**PASSAGE SHOWN:**
·····

A CAMDEN councillor has spoken of the two-year battle to clear his name which has left him ill and around £10,000 out of pocket.
Councillor Brian Woodrow, former head of the planning committee, was cleared of allegations of bias against Argent's £2billion King's Cross redevelopment on Wednesday.
He was reported to the Standards Board by former council solicitor Alison Lowton in 2004.
"I am pleased that after so long and so much stress, I have been so fully vindicated," he said.
"I have pains in my shoulder which I am getting medication for. In March I had arthritis which meant I was walking with a stick and using a wheelchair. I have kept attending events and smiling because I didn't want the buggers to see me down.
"I have this problem as my mother always told me to stand up to bullies so I always do.
"I just think it is wrong in local government where elected members have officers trying to take control of them all the time."

·····

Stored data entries

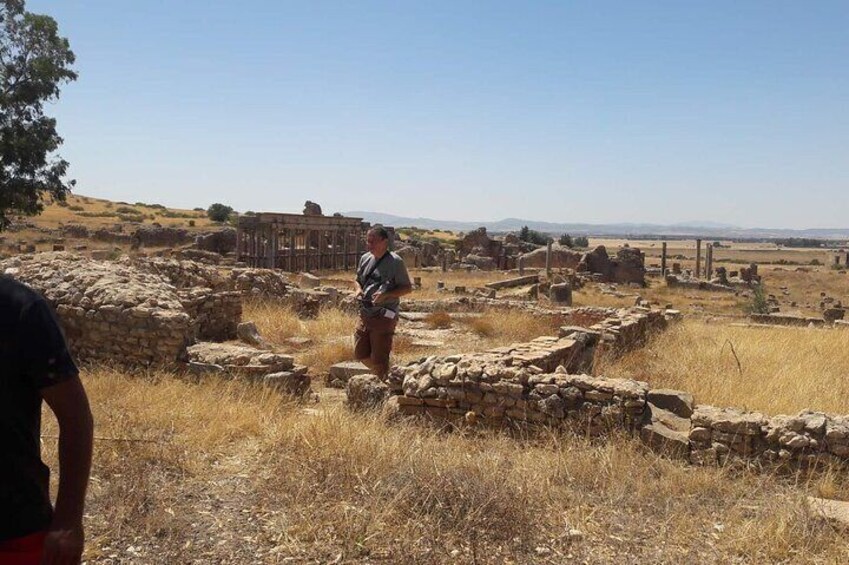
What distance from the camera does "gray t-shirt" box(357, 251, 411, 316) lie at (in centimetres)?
764

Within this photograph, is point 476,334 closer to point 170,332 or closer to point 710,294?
point 170,332

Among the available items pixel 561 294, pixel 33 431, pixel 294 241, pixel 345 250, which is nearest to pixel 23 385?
pixel 33 431

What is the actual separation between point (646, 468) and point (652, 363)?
17.6ft

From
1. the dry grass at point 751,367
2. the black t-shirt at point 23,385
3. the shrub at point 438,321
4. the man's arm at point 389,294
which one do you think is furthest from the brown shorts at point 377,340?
the shrub at point 438,321

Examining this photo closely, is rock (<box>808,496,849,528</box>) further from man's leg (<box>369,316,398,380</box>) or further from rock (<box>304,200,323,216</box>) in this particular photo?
rock (<box>304,200,323,216</box>)

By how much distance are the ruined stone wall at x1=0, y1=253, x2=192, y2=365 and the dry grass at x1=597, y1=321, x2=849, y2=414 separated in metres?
6.14

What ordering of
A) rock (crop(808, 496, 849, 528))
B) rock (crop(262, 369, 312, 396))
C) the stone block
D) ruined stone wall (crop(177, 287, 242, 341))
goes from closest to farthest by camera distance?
rock (crop(808, 496, 849, 528))
rock (crop(262, 369, 312, 396))
the stone block
ruined stone wall (crop(177, 287, 242, 341))

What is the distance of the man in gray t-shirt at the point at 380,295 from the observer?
7.63 metres

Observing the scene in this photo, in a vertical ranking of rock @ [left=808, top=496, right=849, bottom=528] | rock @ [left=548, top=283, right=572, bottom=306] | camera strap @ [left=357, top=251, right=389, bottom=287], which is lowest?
rock @ [left=548, top=283, right=572, bottom=306]

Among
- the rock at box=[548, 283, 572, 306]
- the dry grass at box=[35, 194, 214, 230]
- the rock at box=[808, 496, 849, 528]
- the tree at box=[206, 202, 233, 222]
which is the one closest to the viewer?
the rock at box=[808, 496, 849, 528]

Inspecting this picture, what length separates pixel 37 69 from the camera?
2384 centimetres

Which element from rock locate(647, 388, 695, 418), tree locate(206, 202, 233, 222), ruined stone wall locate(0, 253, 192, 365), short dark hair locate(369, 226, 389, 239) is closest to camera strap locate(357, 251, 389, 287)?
short dark hair locate(369, 226, 389, 239)

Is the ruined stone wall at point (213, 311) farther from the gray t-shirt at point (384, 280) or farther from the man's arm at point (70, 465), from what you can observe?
the man's arm at point (70, 465)

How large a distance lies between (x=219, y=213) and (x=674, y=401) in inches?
2588
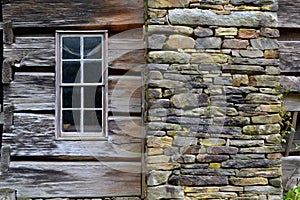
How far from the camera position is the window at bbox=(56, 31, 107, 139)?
199 inches

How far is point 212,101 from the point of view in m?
4.49

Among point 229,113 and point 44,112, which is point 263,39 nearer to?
point 229,113

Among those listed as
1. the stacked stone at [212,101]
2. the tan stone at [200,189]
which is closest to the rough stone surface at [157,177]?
the stacked stone at [212,101]

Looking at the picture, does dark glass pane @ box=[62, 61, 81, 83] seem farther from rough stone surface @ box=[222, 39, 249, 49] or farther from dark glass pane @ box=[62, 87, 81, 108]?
rough stone surface @ box=[222, 39, 249, 49]

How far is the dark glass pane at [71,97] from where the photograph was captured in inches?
199

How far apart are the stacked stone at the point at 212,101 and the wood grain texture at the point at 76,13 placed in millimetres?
612

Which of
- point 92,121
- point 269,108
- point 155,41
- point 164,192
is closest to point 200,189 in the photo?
point 164,192

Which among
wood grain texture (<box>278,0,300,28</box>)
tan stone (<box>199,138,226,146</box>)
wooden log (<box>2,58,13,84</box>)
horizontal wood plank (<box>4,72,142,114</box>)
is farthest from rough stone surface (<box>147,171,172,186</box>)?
wood grain texture (<box>278,0,300,28</box>)

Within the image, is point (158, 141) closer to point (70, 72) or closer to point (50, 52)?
point (70, 72)

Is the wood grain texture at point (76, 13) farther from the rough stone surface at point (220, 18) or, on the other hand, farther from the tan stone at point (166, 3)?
the rough stone surface at point (220, 18)

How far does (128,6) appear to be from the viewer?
16.5 ft

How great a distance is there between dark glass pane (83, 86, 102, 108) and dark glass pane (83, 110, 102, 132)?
9 cm

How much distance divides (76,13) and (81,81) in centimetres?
88

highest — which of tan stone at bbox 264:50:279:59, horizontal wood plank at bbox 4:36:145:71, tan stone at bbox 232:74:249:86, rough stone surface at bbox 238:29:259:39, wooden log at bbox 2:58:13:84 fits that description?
rough stone surface at bbox 238:29:259:39
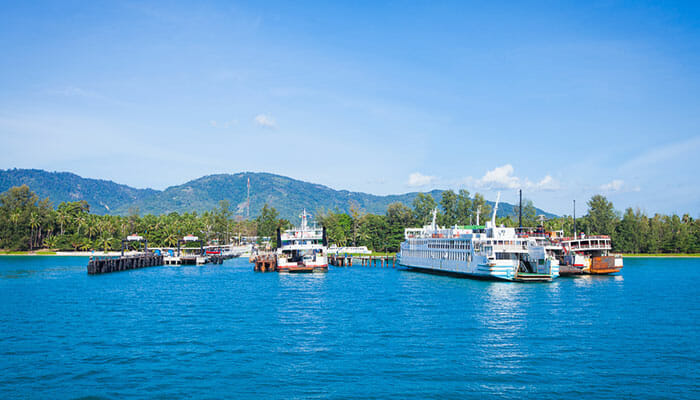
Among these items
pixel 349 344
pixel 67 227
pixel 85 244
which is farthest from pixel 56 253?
pixel 349 344

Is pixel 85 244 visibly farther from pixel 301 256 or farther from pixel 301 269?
pixel 301 269

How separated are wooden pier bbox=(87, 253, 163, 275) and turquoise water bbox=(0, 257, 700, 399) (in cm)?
2405

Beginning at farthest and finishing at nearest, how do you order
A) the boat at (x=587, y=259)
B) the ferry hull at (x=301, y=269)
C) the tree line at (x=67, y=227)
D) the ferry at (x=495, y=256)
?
1. the tree line at (x=67, y=227)
2. the ferry hull at (x=301, y=269)
3. the boat at (x=587, y=259)
4. the ferry at (x=495, y=256)

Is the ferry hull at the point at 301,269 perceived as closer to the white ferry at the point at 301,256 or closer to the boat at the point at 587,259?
the white ferry at the point at 301,256

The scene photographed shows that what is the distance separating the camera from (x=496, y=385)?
26125 mm

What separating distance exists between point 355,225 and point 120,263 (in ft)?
282

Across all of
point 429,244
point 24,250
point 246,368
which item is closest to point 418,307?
point 246,368

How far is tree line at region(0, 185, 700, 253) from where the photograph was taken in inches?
6024

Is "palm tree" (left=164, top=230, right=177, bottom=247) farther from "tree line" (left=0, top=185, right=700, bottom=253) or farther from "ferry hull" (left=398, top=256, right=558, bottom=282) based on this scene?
"ferry hull" (left=398, top=256, right=558, bottom=282)

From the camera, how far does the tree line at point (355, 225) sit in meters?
153

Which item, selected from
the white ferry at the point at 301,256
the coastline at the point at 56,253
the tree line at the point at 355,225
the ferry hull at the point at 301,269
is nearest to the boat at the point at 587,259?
the ferry hull at the point at 301,269

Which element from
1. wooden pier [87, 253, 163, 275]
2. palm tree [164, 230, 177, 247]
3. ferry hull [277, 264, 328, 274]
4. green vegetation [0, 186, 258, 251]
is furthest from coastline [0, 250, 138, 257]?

·····

Please retype the part of the news report about the Camden councillor, starting with "A CAMDEN councillor" and going on through "redevelopment on Wednesday.". The items have no connection to the news report about the Camden councillor.

**TASK OUTPUT:**
A CAMDEN councillor has spoken of the two-year battle to clear his name which has left him ill and around £10,000 out of pocket.
Councillor Brian Woodrow, former head of the planning committee, was cleared of allegations of bias against Argent's £2billion King's Cross redevelopment on Wednesday.